My attempt: I thought we could do this by projecting the surface onto the $yz$-plane and taking the surface integral of the function $x=g(y,z)=\sqrt{z^2-y^2}.$ Letting $S$ be the surface and $E$ be the projection onto the $yz$-plane. We wish to project the cylinder $az=z^2-y^2$ onto the $yz$-plane. This is done by first calculating $\mathrm{d}S$ in $\iint_{\mathcal{S}}dS$ which gives the surface area.
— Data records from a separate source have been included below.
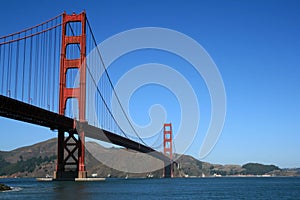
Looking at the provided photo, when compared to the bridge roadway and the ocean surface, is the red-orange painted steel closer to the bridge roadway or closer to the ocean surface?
the bridge roadway

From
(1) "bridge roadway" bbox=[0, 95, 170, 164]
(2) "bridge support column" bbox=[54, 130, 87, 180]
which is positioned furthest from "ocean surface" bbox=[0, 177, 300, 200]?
(1) "bridge roadway" bbox=[0, 95, 170, 164]

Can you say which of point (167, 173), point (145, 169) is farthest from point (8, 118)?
point (145, 169)

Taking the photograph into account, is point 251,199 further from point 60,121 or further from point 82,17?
point 82,17

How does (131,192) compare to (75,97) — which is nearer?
(131,192)

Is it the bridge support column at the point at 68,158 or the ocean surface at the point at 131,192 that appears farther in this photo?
the bridge support column at the point at 68,158

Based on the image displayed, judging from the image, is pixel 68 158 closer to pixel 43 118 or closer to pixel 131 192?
pixel 43 118

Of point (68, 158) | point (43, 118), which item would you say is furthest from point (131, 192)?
point (68, 158)

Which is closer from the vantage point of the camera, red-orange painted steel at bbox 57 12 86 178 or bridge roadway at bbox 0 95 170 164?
bridge roadway at bbox 0 95 170 164

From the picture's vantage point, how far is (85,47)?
5625cm

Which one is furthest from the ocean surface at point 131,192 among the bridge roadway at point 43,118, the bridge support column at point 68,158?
the bridge roadway at point 43,118

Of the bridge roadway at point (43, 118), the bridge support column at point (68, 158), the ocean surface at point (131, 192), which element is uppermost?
the bridge roadway at point (43, 118)

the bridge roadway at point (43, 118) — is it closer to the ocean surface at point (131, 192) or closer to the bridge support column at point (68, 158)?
the bridge support column at point (68, 158)

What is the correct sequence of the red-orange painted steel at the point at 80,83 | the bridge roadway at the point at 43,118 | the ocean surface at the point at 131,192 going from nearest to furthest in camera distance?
the ocean surface at the point at 131,192 < the bridge roadway at the point at 43,118 < the red-orange painted steel at the point at 80,83

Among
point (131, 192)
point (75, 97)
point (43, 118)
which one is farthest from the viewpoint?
point (75, 97)
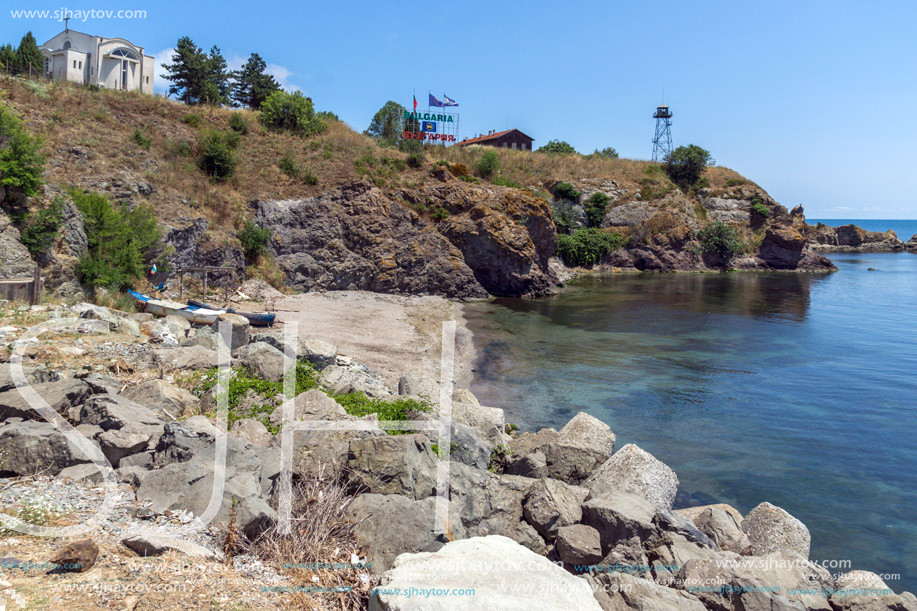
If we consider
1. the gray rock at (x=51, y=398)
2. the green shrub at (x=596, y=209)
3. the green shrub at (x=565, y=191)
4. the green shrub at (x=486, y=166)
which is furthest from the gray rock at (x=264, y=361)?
the green shrub at (x=596, y=209)

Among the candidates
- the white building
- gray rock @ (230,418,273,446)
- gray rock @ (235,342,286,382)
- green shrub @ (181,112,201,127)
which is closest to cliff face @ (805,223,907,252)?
green shrub @ (181,112,201,127)

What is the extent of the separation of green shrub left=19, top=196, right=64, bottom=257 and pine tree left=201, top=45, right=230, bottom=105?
27789mm

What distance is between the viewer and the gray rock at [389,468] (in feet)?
22.4

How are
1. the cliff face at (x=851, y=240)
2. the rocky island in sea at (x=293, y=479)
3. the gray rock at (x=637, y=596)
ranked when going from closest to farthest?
the rocky island in sea at (x=293, y=479) → the gray rock at (x=637, y=596) → the cliff face at (x=851, y=240)

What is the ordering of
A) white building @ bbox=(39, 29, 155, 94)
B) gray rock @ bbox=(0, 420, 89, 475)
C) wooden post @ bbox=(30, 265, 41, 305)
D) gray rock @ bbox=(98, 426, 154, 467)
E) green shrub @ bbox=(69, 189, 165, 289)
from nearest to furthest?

We have that $$dS = \sqrt{1+\left(\frac{\partial x}{\partial y}\right)^{2}+\left(\frac{\partial x}{\partial z}\right)^{2}} \ \mathrm{d}z\mathrm{d}y=\sqrt{1+\frac{(a-y)^{2}}{2ay-y^2}}\ \mathrm{d}z\mathrm{d}y$$
Letting $E$ represent the area of the projection of the cylinder onto the $yz$-plane in the first octant we get: $$\iint_{\mathcal{S}}\mathrm{d}S=4\iint_{E}\sqrt{1+\frac{(a-y)^{2}}{2ay-y^2}}\ \mathrm{d}z\mathrm{d}y$$ The particular limits of $z$ and $y$ are $0\leq z \leq \sqrt{2ay} \quad \text{and} \quad 0\leq y \leq 2a$ So: \begin{align*}4\iint_{E}\sqrt{1+\frac{(a-y)^{2}}{2ay-y^2}}\ \mathrm{d}z\mathrm{d}y & = 4\int_{0}^{2a}\int_{0}^{\sqrt{2ay}}\sqrt{1+\frac{(a-y)^{2}}{2ay-y^2}}\ \mathrm{d}z\mathrm{d}y \\ &= 4 \int_{0}^{2a}\sqrt{2ay}\sqrt{1+\frac{(a-y)^{2}}{2ay-y^2}}\ \mathrm{d}y\\ &= 4(4a^2)=16a^2\end{align*}